Northwest Tennessee Voters Discuss Their Choices For President On Super Tuesday
Voters throughout Tennessee went to polls Tuesday as a part of several primaries throughout the country to pick presidential candidates in the Democratic and Republican parties, known as “Super Tuesday.”
In northwest Tennessee, Henry County along the state border voted for President Donald Trump with more than 70 percent of the vote total in the 2016 general election, and many Republican voters in the county came out to vote for Trump in the primary despite no apparent primary challenger to Trump.
“He’s done a pretty good job. People should leave him alone and let him do his job,” said Bobby Sadler of Puryear. “I will always vote for him.”
Sadler said he thinks Trump has done well at boosting the economy the past four years, yet he believes west Tennessee still struggles to create well-paying jobs, leaving only part-time jobs with poor benefits.
“Most of them are temporary or part-time jobs working into a full-time job,” Sadler said. “It’s our local, state and county officials are the ones that can do that.”
Democratic voters are choosing between several candidates vying for the party’s nomination. Kellyanne Bargeman, also of Puryear, said she voted for U.S. Senator Bernie Sanders because of his support of a single-payer healthcare system through expanding Medicare.
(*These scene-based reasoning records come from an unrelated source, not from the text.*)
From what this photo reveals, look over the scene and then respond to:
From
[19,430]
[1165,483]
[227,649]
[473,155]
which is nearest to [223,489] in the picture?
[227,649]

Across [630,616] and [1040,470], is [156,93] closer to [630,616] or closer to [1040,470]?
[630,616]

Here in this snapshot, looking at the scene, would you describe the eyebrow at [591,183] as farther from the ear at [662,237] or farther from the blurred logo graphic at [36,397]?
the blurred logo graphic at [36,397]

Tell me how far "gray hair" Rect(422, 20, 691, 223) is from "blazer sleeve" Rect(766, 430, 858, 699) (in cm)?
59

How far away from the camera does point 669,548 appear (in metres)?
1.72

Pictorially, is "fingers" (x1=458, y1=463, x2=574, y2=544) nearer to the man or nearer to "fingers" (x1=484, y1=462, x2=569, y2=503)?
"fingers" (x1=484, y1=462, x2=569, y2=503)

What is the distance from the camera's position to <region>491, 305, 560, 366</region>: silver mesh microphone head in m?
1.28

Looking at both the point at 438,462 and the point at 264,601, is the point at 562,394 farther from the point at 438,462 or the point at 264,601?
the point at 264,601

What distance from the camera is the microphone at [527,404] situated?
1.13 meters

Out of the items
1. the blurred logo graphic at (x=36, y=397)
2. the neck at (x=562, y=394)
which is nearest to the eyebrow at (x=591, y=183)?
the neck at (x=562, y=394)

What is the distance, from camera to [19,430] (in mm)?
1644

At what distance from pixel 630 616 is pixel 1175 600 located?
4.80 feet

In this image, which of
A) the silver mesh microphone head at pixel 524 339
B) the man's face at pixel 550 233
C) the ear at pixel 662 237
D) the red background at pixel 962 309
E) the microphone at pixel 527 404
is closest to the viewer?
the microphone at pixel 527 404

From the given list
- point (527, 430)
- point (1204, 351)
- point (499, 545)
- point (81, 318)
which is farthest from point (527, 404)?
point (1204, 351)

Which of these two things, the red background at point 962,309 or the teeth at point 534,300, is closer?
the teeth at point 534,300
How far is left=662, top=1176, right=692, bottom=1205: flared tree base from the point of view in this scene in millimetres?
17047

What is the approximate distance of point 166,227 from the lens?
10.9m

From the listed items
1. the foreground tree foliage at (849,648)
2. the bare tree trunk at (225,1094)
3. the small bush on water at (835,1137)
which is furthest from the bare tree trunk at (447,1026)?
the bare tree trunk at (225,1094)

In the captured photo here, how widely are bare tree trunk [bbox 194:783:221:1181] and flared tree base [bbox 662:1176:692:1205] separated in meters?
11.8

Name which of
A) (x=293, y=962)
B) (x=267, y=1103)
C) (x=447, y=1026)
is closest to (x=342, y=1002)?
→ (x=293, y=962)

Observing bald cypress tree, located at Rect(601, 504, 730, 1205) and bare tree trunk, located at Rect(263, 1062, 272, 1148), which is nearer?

Kellyanne said her personal experiences with healthcare influenced her vote. She said she went to the hospital recently and couldn’t afford the subsequent bills.
“A couple of weeks ago, I was having severe chest pains and waited for hours before going to the hospital. Had it been something serious, I probably would have died,” she said. “The reason why is that I don’t have insurance. And there’s no reason why anyone in this country should be dying at home and not seeking help.”
James Williams of Paris voted former U.S. Vice-President Joe Biden over Sanders. He said he supports Sanders’ progressive policies, but doesn’t think Sanders will overcome opposition to his policies in the national Democratic party.
“The DNC, I don’t think his thing is going to fly,” Williams said. “Especially in [northwest Tennessee], anything about raising taxes, I don’t care if it’s for healthcare, education, anything -- they’re against it.”
Williams said he’s willing to vote for whoever the eventual Democratic nominee is, who opposes Trump.